* Set problem
List every line of the data below that contains the string "scene". Case counts.

* Material for the task

========================

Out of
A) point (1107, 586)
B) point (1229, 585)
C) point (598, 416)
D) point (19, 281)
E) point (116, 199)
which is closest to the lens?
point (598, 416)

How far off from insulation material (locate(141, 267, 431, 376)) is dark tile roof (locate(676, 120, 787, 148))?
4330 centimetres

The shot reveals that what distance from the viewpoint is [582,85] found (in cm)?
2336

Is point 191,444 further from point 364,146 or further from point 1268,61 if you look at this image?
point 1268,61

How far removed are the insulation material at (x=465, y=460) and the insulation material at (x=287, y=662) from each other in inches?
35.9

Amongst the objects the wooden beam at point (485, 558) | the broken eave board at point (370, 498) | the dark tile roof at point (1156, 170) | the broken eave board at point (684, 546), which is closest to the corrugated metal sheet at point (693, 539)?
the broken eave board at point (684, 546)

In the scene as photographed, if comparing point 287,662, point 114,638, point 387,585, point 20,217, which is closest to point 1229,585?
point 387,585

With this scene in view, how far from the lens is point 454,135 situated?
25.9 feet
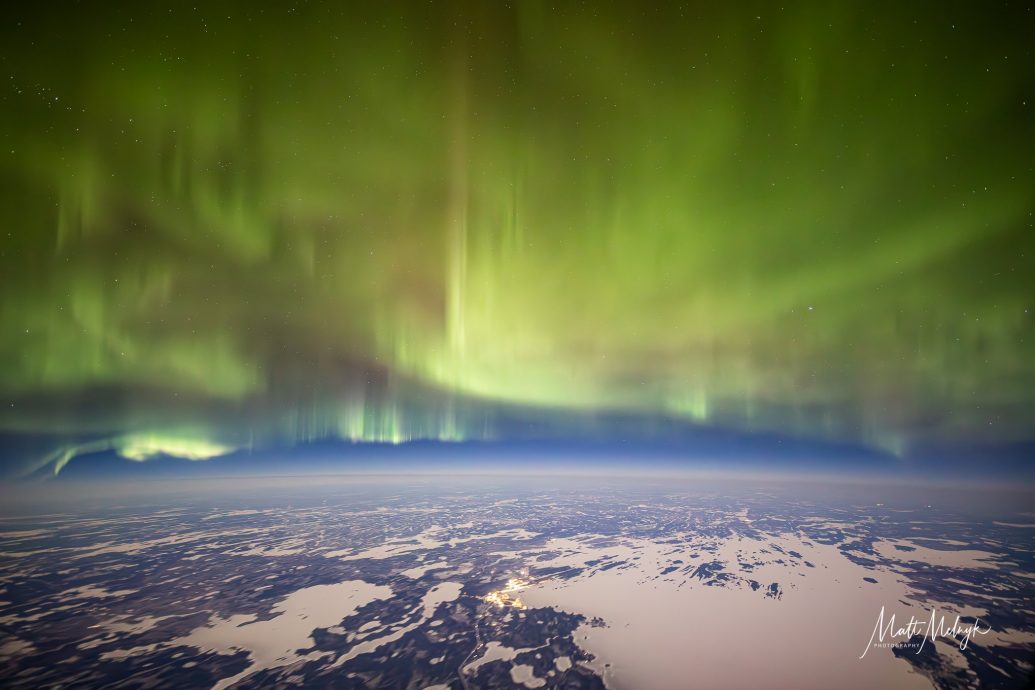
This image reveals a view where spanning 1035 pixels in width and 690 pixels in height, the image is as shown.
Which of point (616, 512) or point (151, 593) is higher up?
point (151, 593)

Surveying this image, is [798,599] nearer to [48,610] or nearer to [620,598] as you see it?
[620,598]

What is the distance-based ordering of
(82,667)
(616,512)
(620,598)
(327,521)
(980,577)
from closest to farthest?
(82,667) < (620,598) < (980,577) < (327,521) < (616,512)

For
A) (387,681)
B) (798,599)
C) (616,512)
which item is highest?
(387,681)

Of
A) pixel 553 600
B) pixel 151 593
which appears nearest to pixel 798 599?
pixel 553 600

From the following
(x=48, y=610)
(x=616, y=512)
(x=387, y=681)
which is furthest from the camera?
(x=616, y=512)

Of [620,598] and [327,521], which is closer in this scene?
[620,598]

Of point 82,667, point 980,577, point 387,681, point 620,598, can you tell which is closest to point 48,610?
point 82,667
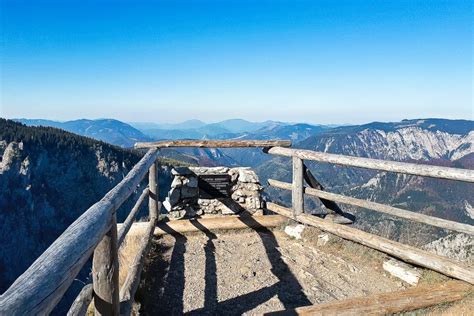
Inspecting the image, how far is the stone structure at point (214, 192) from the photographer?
788 cm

========================

* Response below
In the scene as photographed, if comparing point 287,662, point 114,638, point 387,585, point 20,217, which is closest to point 1229,585?
With this scene in view, how far from the lens is point 454,135 situated?
Of [620,598] and [327,521], which is closer in this scene?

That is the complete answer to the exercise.